= TEXT PROVIDED =

Anyway, I thought I might be right with that guess—especially when he also said it was acting like a vine, kind of crawling up the side of a tree. Wineberry canes are very long and arching; and because birds eat the fruits and then 'deposit' the seed somewhere else later on, you often see the canes arching up tree trunks (underneath where those birds were roosting).

But wineberries have deadly thorns; those juicy berries come with a painful price. And Jeremiah said that if his plant had thorns, they were small and blunt. So I'm furiously thumbing through the big plant books I DO carry into the studio every week and coming up empty.

My producer is in the control room trying computer searches, and all she can find is another of my favorite plants—the 'Alpine strawberry', a tiny but delicious ancestor of the modern strawberry that grows in small clumps and was originally a wild plant—so it's sometimes called 'wild strawberry'.

Data extracted from a collection
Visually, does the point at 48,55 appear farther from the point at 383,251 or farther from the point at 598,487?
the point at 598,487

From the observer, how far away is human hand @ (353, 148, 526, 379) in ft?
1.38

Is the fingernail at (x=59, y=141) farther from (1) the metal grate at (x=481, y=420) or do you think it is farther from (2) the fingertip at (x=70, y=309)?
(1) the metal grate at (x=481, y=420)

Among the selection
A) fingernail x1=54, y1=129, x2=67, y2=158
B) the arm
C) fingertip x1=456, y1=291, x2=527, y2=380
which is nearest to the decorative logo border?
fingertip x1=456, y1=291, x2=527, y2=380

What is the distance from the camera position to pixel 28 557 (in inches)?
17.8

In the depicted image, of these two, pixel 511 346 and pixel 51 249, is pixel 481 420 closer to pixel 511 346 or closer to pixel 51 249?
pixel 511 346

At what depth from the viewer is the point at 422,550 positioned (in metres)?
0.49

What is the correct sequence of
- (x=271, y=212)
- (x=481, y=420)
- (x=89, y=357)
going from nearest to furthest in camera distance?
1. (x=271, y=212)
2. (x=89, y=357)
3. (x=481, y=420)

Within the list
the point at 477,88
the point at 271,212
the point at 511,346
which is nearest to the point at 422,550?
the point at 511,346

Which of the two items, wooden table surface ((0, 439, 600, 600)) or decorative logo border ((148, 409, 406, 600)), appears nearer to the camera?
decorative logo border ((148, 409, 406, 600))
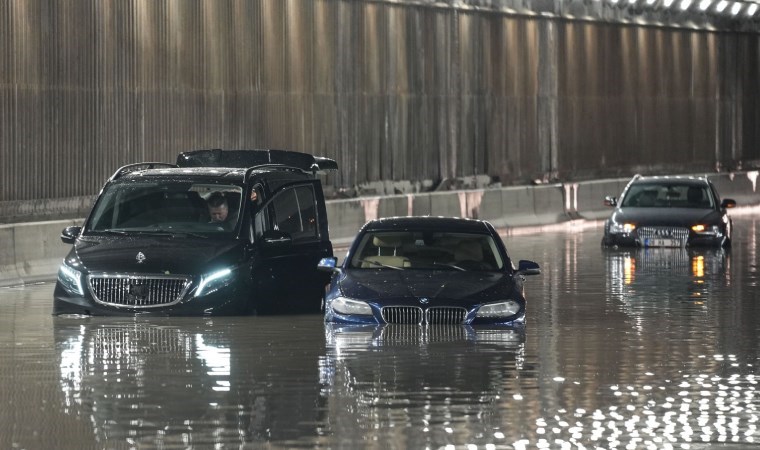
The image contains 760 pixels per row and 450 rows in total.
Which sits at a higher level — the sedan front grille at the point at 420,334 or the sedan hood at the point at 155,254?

= WHAT IS NEEDED =
Answer these questions about the wineberry text:
(a) Where do wineberry canes often arch up tree trunks?
(b) How did Jeremiah describe the thorns on his plant, if it had any?
(c) What plant did the producer find with her computer searches?

= WRITTEN RESPONSE =
(a) Underneath where birds were roosting.
(b) Small and blunt.
(c) The 'Alpine strawberry', sometimes called 'wild strawberry'.